Still, Into the Woods still held its own when it came to award season, and actually beat Phantom for the Drama Desk Award for Best Musical, plus won the Tony for Best Book, Best Score and Best Lead Actress in a Musical. However, Phantom won the Tony Award for Best Musical.
Into the Woods was still a commercial success, though, and it’s really one of the more crowd-pleasing of Sondheim’s musicals, except perhaps some of the downbeat aspects of the Second Act.
The musical is loosely inspired by Bruno Bettelheim’s book about fairy tales, The Uses of Enchantment…
It follows a group of various characters from Grimm’s Fairy Tales, including Jack (of Jack and the Beanstalk fame), Cinderella, Rapunzel, Little Red Riding Hood, the Big Bad Wolf and more than one Prince Charming.

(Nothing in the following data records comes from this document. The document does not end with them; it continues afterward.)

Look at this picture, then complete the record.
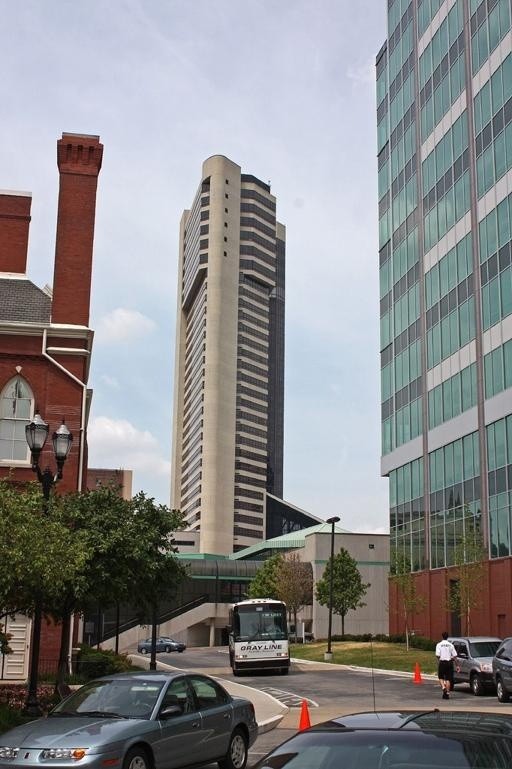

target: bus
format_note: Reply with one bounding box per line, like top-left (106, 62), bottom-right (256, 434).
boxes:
top-left (225, 597), bottom-right (294, 676)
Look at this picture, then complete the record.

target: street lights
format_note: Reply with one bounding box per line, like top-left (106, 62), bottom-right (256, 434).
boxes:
top-left (21, 408), bottom-right (74, 719)
top-left (324, 516), bottom-right (341, 662)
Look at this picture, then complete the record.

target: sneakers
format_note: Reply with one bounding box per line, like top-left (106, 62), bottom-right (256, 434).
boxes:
top-left (442, 687), bottom-right (449, 699)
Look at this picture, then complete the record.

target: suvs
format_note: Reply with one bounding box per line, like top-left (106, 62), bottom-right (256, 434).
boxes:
top-left (447, 635), bottom-right (512, 703)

It’s one of Sondheim’s more accessible stories, so it should not be a big surprise that it is being made into a film vy director Rob Marshall with big names stars attached to it like Johnny Depp, Meryl Streep, James Corden, Emily Blunt, Chris Pine and Jake Gyllenhaal. The film is scheduled to come out next Christmas.
However, surprisingly enough, this modern film adaptation is far from the first attempt to turn it into a movie. But who originally wanted to do it? Jim Henson Pictures! And it was going to star Muppets!
Originally, the film was optioned in 1993 by Sony, and a script for it was written by the same writing team as City Slickers.
Sondheim.com gives the details about the script:
The story basically follows that of the show’s first act, although the story unfolds in a different manner, without a narrator or a Mysterious Man.
Several confusions of the play have been fixed. For example, Rapunzel is no longer related to the Baker, nor does she give birth to twins, so the question of why the family curse didn’t affect her has been erased.
At the end of the first “act,” the Giant rises from his fall and goes on a rampage, allowing the rest of the story to unfold more-or-less as it did in Act II of the play. The intricate back stories of the Baker’s father and the witch’s mother have been deleted, eliminating “No More” and changing a bit of “Last Midnight.” There is no “second bean,” so the Baker’s wife’s scenes with Cinderella are fairly different. Finally, at the very end of the movie the wife reappears, having tricked the Giant into thinking she was dead.
In 1996, Sony and Henson Productions formed Jim Henson Pictures, and the project officially went under the heading of Henson Pictures.
Both Penny Marshall and Rob Reiner were attached to the project as directors, and at least one star-studded read-through of the script took place around this time.
However, sadly, the deal never materialized, and Henson Pictures no longer exists.
But still – how awesome would an Into the Woods film with muppets be?!!?